A brooding slightly more complex iteration of the character, revelling in the grittier decaying streets occupied by Todd Phillips’ Joker (2019). At two hours and fifty-six minutes, fifty-four minutes more than Joker, it’s about an hour too long, but there are some startling visuals to give you a reason to stay with it.

The Tender Bar (2021)

This charming “memoir” is an unexpected gem of a movie that’ll make you feel like the world has balance. It doesn’t but you get a glimpse of what it might look like.

Eternals (2021)

I don’t think you could find a more aptly named film. It’s long, rewriting creationist mythology as a kind of new-age video game.

https://www.imdb.com/title/tt9032400/

The Lost Daughter (2021)

Intense and complicated and worthy of all kinds of awards. Netflix are on a role at the moment with interesting, thought provoking, films.

No Time to Die (2021)

A fitting, if melancholic, end to Daniel Craig’s time as Bond.

https://www.imdb.com/title/tt2382320/

The Witcher – S:2 (2019– )

The plot thickens until it’s as thick as the elixir Witchers take to give them strength.

Mortal Engines (2018)

Mortal Engines is what would’ve happened if John Carter (2012) had a love child with Jupiter Ascending (2015), and then the two superstars broke up.

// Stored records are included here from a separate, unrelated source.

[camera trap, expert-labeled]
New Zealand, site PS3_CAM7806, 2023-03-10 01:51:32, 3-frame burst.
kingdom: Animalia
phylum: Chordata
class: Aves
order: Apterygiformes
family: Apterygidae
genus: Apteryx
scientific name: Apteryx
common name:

Jupiter would no doubt be left to raise their child alone. She’d do her best until Mortal, looking for the kind of validation and respect you can only find on the the streets, start getting into trouble.

John’s returns to the family home would be met with a mix of hostility and incredulity by Mortal. Only after a protracted period of withering contrition are John and Jupiter able to reconnect with their daughter.

It takes time but eventually they all reconcile, put their differences aside, and live happily ever after.

Shirley (2020)

The longline is probably something like “famous horror writer finds inspiration for her new book when, with her husband, she takes in newlyweds”. For me it’s in love with the idea of the writer as tortured masochist. Elisabeth Moss is unflinching as the grisly wordsmith. Michael Stuhlbarg matches her as the domineering husband. It’s an internal film, making physical the interior psychology inherent in a book. Think a swim in the shallow waters of Darren Aronofsky’s 2017 film Mother!

Rebecca (2020)

I’m afraid something gets lost in this translation of Daphne Du Maurier’s novel. It lacks the gothic torment at the heart of the original story. Instead, the whole thing feels like that commercial with a resurrected Audrey Hepburn, the one for Galaxy Chocolate.

The Girl in the Spider’s Web (2018)

This lacks the bleakness of the original Millennium Trilogy. Don’t get me wrong it swims in some pretty dark waters, even if that water is only twelve inches deep. In the end it’s a well made thriller that builds pleasingly enough. More than other incarnations of Lisbeth Salander, this one feels like latter day James Bond.